Price: Don't mind him Alia. He's just a little upset, but everything will be okay.

Alia: I'm fine

Price: I've known you since you were 18 Alia. I know when you're not fine. I just want you to know there are resources for you, and me and Soap are always here for you as well. Im also sure that Simon will make it up to you soon.

Alia: im fine price don't worry. I've killed people many times before one person doesn't affect me.

Price: it wasn't just any person Alia and you know that.

Alia: I know but Im fine. Believe me. Pain only makes us stronger right?

Price sighed and cleaned up all of the bandages from the counter. He patted my shoulder when he was done and walked out.

I closed the door and looked towards the bath. I turned the knob to hot and watched the tub slowly fill with water. When the tub was filled a little more than halfway I turned the water off.

I stepped back from the bath and stripped off my clothes. I lowered my body in the water and it burnt, but it's ok. I deserve it.

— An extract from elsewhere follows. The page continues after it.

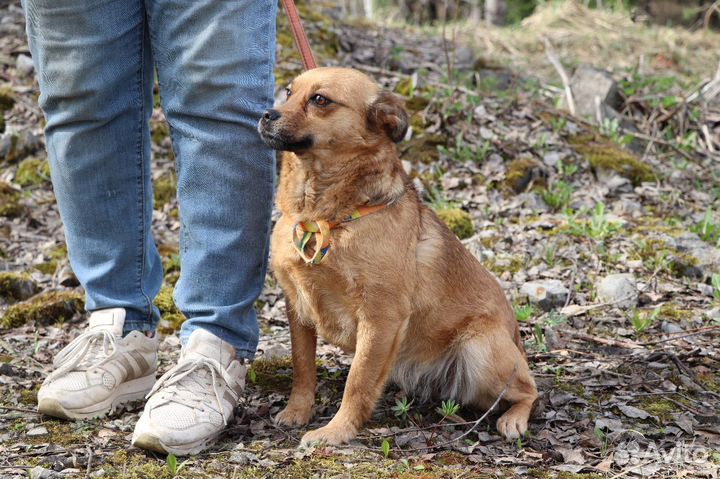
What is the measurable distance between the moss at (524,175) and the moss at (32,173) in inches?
141

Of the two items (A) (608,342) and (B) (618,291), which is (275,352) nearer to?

My skin was really red but I didn't care. I deserved to feel pain. I deserve every bad thing that has happened, and every bad thing that will happen to me.

I laid in the tub with little to none thoughts. The burning of my skin went numb I can no longer feel the constant stinging on my body.

Alia: I need to feel something.

I need to feel a sting or a burn or anything that will stop me from feeling empty. I looked around and saw Simon's Razor. He had a fancy metal one that had separated razor blades that you could switch out once the other ones went bad.

I reached to the counter that had a small tin box. I opened it and saw the various amount of blades. I picked one up and put the rest on the counter.

I looked at the blade in my hand and put it to my wrist. Just do it. I wanted to do it. I wanted to feel something. I just want to feel anything, but I couldn't bring myself to do it.

The blade hit the floor with a metallic sound. I quickly drained the bath water and got out. I wrapped a towel around me and bent to pick the blade up. I put it back in the tin and walked out of the bathroom. I saw Simon's door open. He was sitting in an office chair at his desk and doing paperwork. I saw him look up as I walked by his room.

He had a weird look on his face. He looked sad and confused. I'm not sure what that was about but I don't really care. I just want to lay down.